Before surgery, DCD hearts were also “flushed with cold crystalloid del Nido cardioplegia solution” and “surgically retrieved and placed on the perfusion system.”
DCD transplants are more commonly used for organs other than the heart. Pediatric DCD heart transplants were introduced later, in August 2021.
DCD transplant risks
No transplant surgery is risk-free, and DCD heart transplantation is no exception.
According to Grifka, heart transplants after DCD may present technical and ethical challenges, including the tasks of “‘restarting’ the heart after circulatory death has been confirmed” and “preserving the heart while it is transported to the donor patient,” as well as the ethical discussion of when to declare that a person has undergone circulatory death.
Risks were also acknowledged in the trial, which revealed that within the first 30 days after transplantation, the “mean number of serious adverse events associated with the heart graft” was higher among DCD heart transplant recipients than brain-death organ recipients. Further, compared to people who have received transplants from a brain-death donor, DCD recipients may also experience “more delay before normal graft function occurs, meaning the hearts can be slow to wake up after transplant for hours to a day or two,” says DeVore. “Despite this, patients still do as well as those receiving transplantation through traditional means with a donor declared brain dead,” he adds.

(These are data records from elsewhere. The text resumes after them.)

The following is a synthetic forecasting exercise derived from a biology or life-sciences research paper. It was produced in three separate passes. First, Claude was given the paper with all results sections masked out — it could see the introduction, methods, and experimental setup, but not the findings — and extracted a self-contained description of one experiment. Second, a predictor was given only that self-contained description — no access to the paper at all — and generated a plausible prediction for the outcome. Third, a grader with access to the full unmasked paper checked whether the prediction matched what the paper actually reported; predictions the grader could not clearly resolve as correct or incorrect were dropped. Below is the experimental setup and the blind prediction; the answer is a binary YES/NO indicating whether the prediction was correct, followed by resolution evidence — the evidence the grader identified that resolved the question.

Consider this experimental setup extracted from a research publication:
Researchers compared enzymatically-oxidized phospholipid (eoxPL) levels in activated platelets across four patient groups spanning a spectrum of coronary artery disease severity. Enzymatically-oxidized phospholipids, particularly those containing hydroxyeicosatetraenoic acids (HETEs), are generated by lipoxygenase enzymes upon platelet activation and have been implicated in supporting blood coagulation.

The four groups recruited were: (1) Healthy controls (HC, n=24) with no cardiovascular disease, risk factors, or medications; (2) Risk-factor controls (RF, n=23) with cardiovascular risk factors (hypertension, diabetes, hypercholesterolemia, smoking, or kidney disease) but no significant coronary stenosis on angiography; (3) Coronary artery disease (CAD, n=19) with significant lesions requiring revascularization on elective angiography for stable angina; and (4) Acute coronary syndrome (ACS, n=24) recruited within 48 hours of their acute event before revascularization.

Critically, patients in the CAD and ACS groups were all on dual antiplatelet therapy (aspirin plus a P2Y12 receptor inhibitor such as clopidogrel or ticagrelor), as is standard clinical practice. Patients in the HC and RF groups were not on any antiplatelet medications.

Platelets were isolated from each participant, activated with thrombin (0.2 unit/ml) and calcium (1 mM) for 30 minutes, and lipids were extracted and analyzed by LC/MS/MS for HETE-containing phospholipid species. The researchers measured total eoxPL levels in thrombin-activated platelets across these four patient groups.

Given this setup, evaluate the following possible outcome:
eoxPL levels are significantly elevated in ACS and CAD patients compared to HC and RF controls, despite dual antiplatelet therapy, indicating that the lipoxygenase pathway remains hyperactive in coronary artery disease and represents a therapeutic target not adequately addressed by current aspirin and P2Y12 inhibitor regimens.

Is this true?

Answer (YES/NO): NO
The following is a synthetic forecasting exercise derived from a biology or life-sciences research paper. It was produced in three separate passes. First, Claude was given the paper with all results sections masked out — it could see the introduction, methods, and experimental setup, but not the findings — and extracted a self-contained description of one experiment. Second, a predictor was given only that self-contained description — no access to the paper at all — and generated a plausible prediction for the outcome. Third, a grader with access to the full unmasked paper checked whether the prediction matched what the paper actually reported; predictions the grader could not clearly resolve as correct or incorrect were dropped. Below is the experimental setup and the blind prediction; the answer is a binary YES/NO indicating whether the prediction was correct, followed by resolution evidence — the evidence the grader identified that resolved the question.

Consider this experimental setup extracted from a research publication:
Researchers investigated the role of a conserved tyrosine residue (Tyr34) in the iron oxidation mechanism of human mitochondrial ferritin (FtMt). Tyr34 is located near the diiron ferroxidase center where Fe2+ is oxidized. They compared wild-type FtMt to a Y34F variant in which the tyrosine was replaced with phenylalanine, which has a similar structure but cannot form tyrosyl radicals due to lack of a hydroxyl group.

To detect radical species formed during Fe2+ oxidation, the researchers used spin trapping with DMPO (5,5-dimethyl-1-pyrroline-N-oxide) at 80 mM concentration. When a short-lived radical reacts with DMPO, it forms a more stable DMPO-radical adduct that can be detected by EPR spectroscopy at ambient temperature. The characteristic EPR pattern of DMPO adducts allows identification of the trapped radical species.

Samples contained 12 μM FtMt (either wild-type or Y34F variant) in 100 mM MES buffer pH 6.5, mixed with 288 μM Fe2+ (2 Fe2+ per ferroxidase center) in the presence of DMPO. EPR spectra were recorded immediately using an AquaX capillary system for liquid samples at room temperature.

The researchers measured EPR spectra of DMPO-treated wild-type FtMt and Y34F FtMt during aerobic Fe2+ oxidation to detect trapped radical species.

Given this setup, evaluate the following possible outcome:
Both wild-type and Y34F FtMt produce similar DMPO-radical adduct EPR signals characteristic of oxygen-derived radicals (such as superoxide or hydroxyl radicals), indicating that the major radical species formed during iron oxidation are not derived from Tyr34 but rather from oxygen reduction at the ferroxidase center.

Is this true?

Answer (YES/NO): NO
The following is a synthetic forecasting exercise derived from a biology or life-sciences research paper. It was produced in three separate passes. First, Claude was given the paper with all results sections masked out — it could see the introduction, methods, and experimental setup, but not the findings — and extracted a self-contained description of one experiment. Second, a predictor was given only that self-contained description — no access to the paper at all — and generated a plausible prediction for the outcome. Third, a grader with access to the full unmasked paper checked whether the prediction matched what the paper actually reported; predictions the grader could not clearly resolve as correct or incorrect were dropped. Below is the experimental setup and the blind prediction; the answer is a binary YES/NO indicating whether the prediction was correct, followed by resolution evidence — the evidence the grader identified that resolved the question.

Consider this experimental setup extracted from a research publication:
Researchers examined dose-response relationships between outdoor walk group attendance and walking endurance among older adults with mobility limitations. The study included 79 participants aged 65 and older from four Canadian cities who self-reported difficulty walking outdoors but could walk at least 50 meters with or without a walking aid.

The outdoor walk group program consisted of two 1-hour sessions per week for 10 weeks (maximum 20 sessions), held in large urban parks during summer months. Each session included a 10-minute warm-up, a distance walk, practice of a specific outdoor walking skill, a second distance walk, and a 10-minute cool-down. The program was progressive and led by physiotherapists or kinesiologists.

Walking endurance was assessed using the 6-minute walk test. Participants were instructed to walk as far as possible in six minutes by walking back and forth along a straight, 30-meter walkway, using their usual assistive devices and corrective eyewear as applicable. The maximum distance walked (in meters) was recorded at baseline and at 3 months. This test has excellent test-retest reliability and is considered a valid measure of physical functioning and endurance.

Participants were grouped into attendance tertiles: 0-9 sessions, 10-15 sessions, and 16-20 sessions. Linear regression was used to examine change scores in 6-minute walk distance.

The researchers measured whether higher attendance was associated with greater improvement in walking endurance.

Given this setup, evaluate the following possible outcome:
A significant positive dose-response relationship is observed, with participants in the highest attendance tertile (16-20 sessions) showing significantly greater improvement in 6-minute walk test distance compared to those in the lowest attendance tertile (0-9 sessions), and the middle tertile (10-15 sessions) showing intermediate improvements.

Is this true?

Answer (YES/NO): YES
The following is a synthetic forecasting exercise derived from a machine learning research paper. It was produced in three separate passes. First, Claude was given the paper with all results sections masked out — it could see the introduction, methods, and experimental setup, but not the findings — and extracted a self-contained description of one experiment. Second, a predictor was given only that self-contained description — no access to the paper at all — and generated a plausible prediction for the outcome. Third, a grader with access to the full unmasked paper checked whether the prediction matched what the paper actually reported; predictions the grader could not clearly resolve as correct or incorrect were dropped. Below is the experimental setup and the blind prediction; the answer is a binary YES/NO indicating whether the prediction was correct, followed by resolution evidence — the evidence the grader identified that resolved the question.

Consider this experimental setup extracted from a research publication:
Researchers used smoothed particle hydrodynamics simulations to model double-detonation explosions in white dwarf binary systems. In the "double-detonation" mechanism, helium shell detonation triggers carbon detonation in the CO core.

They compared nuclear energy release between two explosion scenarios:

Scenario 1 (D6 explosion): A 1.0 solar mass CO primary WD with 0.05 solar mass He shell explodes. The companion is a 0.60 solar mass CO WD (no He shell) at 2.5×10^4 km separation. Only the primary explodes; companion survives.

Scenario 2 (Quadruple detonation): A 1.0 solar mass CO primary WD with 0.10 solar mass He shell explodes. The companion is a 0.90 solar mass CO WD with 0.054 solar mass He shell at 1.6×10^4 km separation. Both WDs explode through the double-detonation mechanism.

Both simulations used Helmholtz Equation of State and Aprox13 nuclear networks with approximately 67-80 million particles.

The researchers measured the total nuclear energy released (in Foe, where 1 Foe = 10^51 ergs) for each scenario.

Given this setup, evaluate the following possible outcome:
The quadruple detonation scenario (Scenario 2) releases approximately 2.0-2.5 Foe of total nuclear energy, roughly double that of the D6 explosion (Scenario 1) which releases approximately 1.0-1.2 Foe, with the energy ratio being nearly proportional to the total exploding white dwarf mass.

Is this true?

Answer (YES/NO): NO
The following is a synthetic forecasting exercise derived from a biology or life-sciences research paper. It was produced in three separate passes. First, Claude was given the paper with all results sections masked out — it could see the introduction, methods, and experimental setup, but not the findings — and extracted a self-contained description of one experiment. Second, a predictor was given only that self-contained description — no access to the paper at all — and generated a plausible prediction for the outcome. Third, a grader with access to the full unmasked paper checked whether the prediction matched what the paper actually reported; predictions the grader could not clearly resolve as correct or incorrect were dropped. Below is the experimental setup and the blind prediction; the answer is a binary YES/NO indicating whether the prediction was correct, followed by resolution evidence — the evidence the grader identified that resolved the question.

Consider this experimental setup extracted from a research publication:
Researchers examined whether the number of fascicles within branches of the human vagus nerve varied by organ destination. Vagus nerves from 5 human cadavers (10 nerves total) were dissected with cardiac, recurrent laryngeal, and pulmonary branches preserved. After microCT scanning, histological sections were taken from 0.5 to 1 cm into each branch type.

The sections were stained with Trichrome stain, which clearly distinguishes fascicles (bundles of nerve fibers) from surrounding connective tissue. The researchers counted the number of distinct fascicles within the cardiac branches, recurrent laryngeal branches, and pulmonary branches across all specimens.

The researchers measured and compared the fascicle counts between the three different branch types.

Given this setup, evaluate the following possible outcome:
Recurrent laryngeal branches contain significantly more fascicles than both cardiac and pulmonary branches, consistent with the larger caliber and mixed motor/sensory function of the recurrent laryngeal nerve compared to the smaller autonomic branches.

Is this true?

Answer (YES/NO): NO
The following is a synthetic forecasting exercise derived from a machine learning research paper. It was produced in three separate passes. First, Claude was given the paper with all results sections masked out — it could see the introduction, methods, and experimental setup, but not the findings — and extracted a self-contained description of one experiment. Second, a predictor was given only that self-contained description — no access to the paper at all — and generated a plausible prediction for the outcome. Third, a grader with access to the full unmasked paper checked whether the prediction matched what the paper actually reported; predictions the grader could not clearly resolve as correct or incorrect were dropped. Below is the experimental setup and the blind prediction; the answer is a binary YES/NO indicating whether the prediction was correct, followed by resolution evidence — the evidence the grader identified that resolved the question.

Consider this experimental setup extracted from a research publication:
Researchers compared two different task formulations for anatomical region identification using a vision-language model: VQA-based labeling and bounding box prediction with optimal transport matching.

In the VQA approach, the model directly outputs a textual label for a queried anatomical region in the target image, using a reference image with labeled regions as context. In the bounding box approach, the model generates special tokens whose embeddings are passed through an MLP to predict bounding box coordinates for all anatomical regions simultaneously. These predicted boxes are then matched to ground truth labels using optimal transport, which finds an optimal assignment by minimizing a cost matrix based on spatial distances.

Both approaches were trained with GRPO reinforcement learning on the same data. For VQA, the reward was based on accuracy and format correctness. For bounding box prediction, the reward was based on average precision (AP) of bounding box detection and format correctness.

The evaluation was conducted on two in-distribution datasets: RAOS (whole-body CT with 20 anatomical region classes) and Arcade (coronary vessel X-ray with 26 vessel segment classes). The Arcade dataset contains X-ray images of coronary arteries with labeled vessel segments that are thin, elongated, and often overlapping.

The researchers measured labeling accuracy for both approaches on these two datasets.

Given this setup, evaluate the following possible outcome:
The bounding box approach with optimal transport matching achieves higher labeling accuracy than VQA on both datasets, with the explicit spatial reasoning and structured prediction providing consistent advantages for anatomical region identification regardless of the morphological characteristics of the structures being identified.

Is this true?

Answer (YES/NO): NO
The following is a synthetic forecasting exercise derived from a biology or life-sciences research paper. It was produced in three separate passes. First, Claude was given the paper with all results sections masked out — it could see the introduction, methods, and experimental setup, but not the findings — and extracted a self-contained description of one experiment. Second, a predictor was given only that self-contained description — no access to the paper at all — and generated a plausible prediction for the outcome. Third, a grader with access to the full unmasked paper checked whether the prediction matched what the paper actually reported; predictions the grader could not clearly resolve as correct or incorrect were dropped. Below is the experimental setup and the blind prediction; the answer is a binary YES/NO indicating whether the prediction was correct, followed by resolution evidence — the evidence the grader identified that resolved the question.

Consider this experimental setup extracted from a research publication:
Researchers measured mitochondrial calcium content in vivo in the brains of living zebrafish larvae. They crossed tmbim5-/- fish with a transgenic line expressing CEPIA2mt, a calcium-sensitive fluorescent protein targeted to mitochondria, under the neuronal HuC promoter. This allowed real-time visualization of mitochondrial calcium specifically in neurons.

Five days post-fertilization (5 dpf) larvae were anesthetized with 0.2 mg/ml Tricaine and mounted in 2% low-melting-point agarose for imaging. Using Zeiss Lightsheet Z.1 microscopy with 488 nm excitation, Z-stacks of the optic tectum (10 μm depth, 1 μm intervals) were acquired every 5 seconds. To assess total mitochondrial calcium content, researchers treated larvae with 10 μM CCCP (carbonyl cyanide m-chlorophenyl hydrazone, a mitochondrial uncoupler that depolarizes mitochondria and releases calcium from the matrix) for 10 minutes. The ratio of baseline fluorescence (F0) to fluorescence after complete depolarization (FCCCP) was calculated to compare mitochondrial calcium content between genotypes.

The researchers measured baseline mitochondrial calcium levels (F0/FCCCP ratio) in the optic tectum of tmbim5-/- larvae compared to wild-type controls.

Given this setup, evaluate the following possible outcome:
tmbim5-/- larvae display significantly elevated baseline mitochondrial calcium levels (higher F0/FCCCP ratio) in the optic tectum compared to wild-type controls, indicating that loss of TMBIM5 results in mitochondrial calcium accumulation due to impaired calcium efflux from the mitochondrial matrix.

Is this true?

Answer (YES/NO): NO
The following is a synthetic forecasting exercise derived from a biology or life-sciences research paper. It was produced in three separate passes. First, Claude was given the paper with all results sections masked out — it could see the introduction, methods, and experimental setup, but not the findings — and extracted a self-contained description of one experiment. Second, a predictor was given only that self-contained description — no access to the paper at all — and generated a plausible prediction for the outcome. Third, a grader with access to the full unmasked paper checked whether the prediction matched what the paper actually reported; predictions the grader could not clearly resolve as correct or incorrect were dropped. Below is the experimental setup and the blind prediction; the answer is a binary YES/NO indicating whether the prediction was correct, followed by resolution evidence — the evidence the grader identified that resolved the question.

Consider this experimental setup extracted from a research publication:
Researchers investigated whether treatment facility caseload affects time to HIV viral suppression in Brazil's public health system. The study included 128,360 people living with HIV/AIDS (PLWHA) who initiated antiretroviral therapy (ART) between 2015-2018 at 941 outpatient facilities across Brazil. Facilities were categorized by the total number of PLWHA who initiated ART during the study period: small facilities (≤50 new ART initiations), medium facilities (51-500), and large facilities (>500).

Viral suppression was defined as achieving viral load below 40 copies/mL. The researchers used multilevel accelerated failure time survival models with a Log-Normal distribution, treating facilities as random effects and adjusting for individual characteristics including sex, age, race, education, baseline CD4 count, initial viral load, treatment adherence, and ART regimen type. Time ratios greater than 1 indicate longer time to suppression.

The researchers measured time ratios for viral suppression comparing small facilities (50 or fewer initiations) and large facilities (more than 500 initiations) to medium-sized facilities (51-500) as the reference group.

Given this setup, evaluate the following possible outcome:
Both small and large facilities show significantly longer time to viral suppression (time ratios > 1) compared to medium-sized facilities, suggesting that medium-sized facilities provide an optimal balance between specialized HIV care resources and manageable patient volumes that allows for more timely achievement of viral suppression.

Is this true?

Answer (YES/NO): NO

Researchers also noted that the detected risks did not impact the survival rate.
“Trying innovations in heart transplantation is a real challenge,” says DeVore. “The stakes are high, and there are a lot of disincentives to trying to do high-quality research like a randomized clinical trial in this field. The investigators, patients, families, and study teams should all be commended for the courage and effort required to complete a study like the DCD Heart Trial.”
More research, longer patient follow-ups, and a broader assessment of DCD transplants could help fine-tune the procedure, but doesn’t downplay its importance, says Grifka.
“With the impressive shortage of donor hearts available for transplant, DCD and possibly other techniques provide an interesting opportunity for future development,” says Grifka.
What this means for you
Four years after pioneering DCD heart transplantation, Duke University researchers are releasing a new study on the safety and effectiveness of the method. They say that DCD heart transplants are not inferior to transplants from brain-death donors and that increasing the use of this method could have a profound impact on patients in need of heart transplants.